Ireland’s rapid shift to digital payments signals a fertile market for fintech innovation and positions the country as a testbed for the forthcoming digital euro, influencing European monetary policy and banking strategy.
Across Europe, cash is on a steady decline, but the pace varies dramatically by country. Ireland stands out, with cash usage dropping to 58% and a quarter of respondents pledging to quit cash entirely within a decade. This momentum is driven by high contactless penetration—73% of Irish shoppers use it routinely—paired with a tech‑savvy demographic that embraces mobile wallets and peer‑to‑peer platforms like Revolut, which commands a 62% share among respondents.

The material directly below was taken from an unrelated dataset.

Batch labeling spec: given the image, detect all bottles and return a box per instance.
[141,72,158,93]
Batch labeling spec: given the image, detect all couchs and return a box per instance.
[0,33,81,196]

The digital euro, a central bank digital currency (CBDC) slated for future rollout, finds its most enthusiastic audience in Ireland. While the average European interest hovers around one‑in‑three, 36% of Irish consumers say they would use the digital euro, and 44% would adopt it for online shopping—the highest rate across the nine‑country survey. Cost‑free usage and 24/7 acceptance emerge as decisive factors, with nearly half of Irish respondents prioritising these attributes. Trust in traditional banks remains the cornerstone of adoption, as 41% of Europeans—and the highest proportion in Ireland—prefer their own bank to manage transaction data over tech giants.
For fintech firms and incumbent banks, Ireland represents a strategic launchpad for digital payment services and CBDC pilots. The combination of high digital adoption, openness to new payment forms, and strong institutional trust creates a conducive environment for innovative products, from instant settlement solutions to value‑added services built around the digital euro. Policymakers can also glean insights from Irish consumer expectations to shape regulatory frameworks that balance security, accessibility, and cost, ensuring the digital euro’s rollout aligns with market demand and accelerates Europe’s broader digital finance agenda.